No matter what anyone says, we all stereotype. Whether it be the poorly dressed minority child, the immigrant with poor language skills, the over-dressed blonde or the person with the southern drawl...we all think certain ways about certain people. I actually learned to pay particular attention to this from my parents. My dad had been in WWII and talked about the "Japs" and other minorities. I never knew any Asians growing up, so I had no personal experience. However, I have long since realized that my dad's bias was based upon his experience - namely, war. I also learned that this is why so many people make assemptions - limited experiences. From this, I have learned to try to be aware of my biases and know that one definition or characterization never has, and never will, fit any one group of people.

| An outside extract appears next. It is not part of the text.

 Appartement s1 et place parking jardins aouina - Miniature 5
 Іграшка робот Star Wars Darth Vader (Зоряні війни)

Stereotypes start from a real experience that is then generalized and applied to others without really thinking about whether or not the conclusion fits all members of the group. Somewhere, at some time in the past, a blonde woman who was not terribly bright became the original "dumb blonde" - and all blondes are now saddled with that stereotype.
One stereotype I've acquired is the assumption that people who are seriously involved in drugs -- even if it's "just" serious indulgence in marijuana -- are far less likely to be academically successful than people who either stay away from drugs or use them so moderately that I'm not aware of their use. I've formed this stereotype based on my interactions with a few students over the years and based on various media images. My own experience with such students has suggested that there is some real truth to this stereotype.

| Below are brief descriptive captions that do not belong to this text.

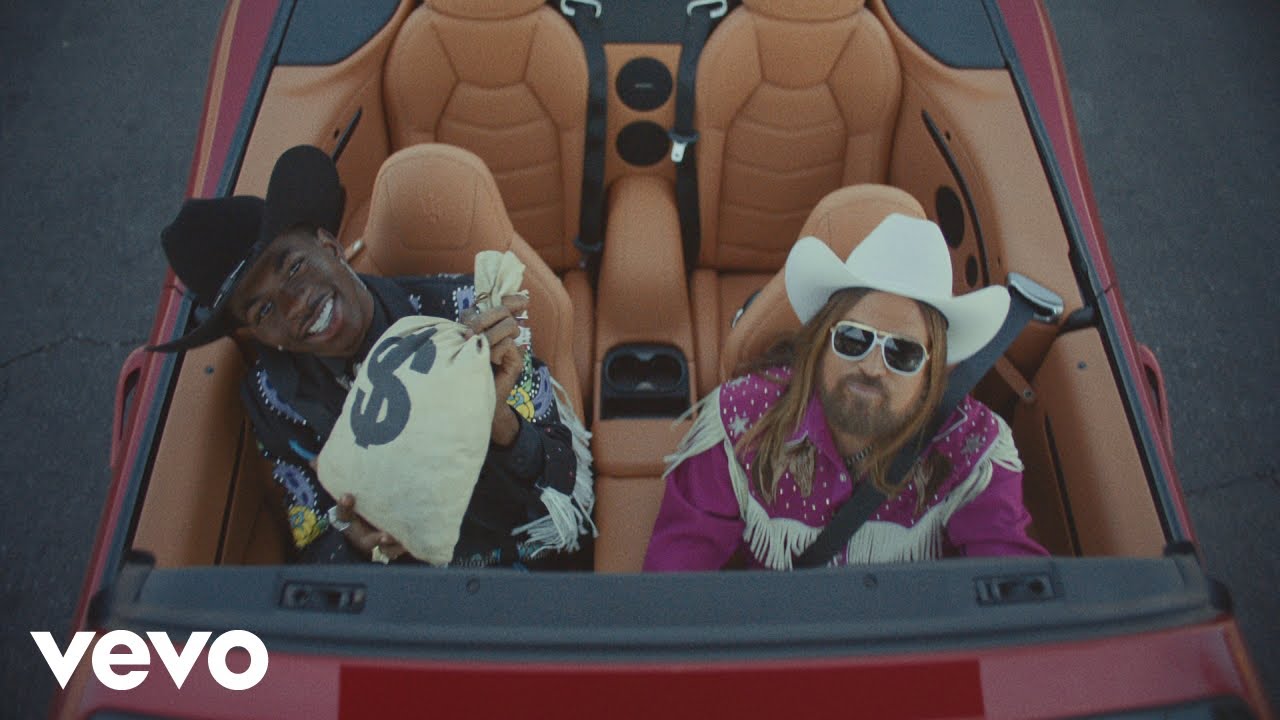 Lil Nas X & Billy Ray Cyrus - Old Town Road 🎸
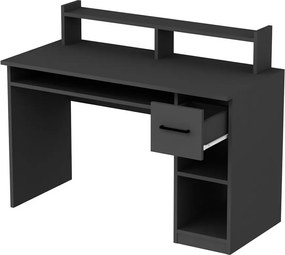 Birou de lucru Eslem Anthracite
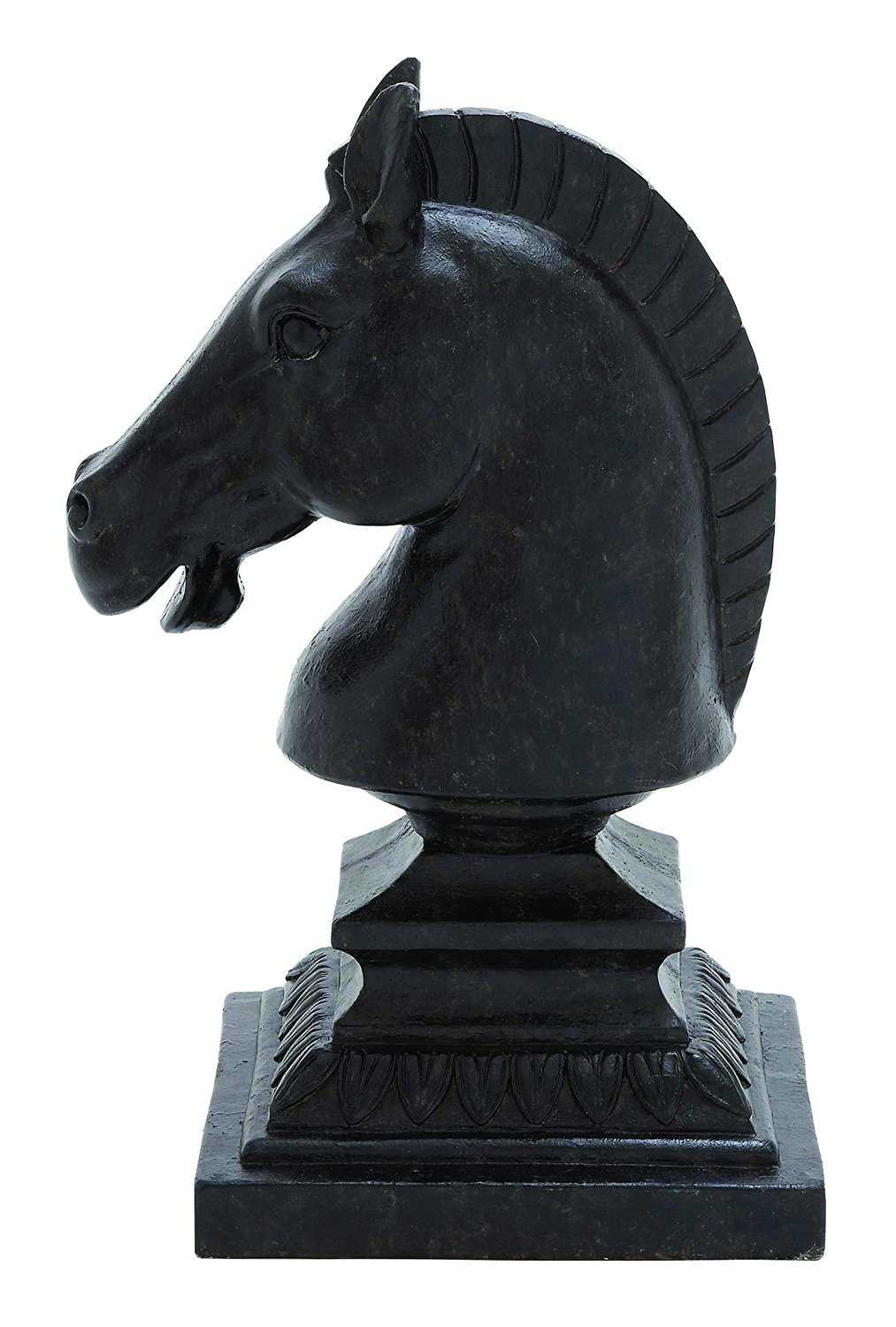 Шахматная фигура конь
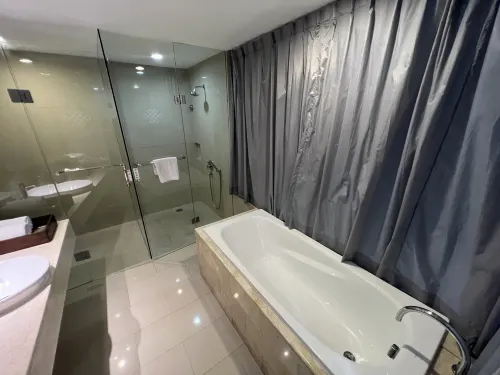 Ananta Legian Hotel Rooms Photos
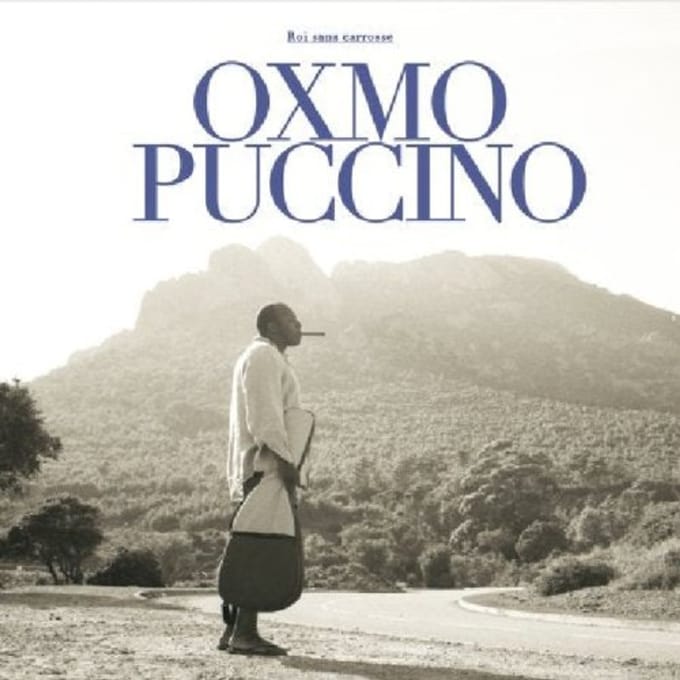 Oxmo Puccino - Roi Sans Carrosse (2 LP)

As suggested above we each develop our stereotypes based on our learning environments.
I thought I would mention that teachers also develop stereotypes about students, based on experiences. Remember a stereotype is created when you make an assumption about a large group based on a single experience or no experience.
Teachers often stereotype based on looks. We think girls are more academic than boys and "clean cut" kids will behave and perform better. We often think athletes are poor students and artistic and creative students are smarter. NONE of this is true. As you yourself know, we are each individuals and our strengths and weaknesses cannot be seen on our face or often even in our transcript. (i.e. Should coaches assume all tall kids are good at basketball?)
Perhaps you could consider how your own teachers, administrators, coaches, etc stereotype you, and your friends and classmates and in return, how do you stereotype them? Do you make assumptions based on age, gender, clothes, looks, ethnicity or even subject matter taught? (i.e. Should students assume that all P.E. teachers are not good at academics?)
A stereotype that I have inherited comes from my own very fortunate schooling. I was lucky enough to attend a private school in Britain, and as a result of this and my own middle-class upbringing I have a very "posh" accent. This does mean that I do have a stereotype of those that do speak with some regional accents being associated with certain classes and also certain strata of society in terms of their educational achievement. Working amongst such learners for a number of years is slowly making me realise that this is not true, however!
One stereotype I held for many year was that athletes were not intelligent. I think this was to some degree formed from my interactions with some athletes in a few classes I took. I have since changed my mind, believing that athletes are like anyone else, some intelligent and some not. I should also say that successful athletes have a form of intelligence that I clearly do not, a kinesthetic intelligence, and that, like most people, I suspect, I tend to value forms of intelligence that are most like my own and discount those that are not. I think that is not so admirable, and it is something I work on.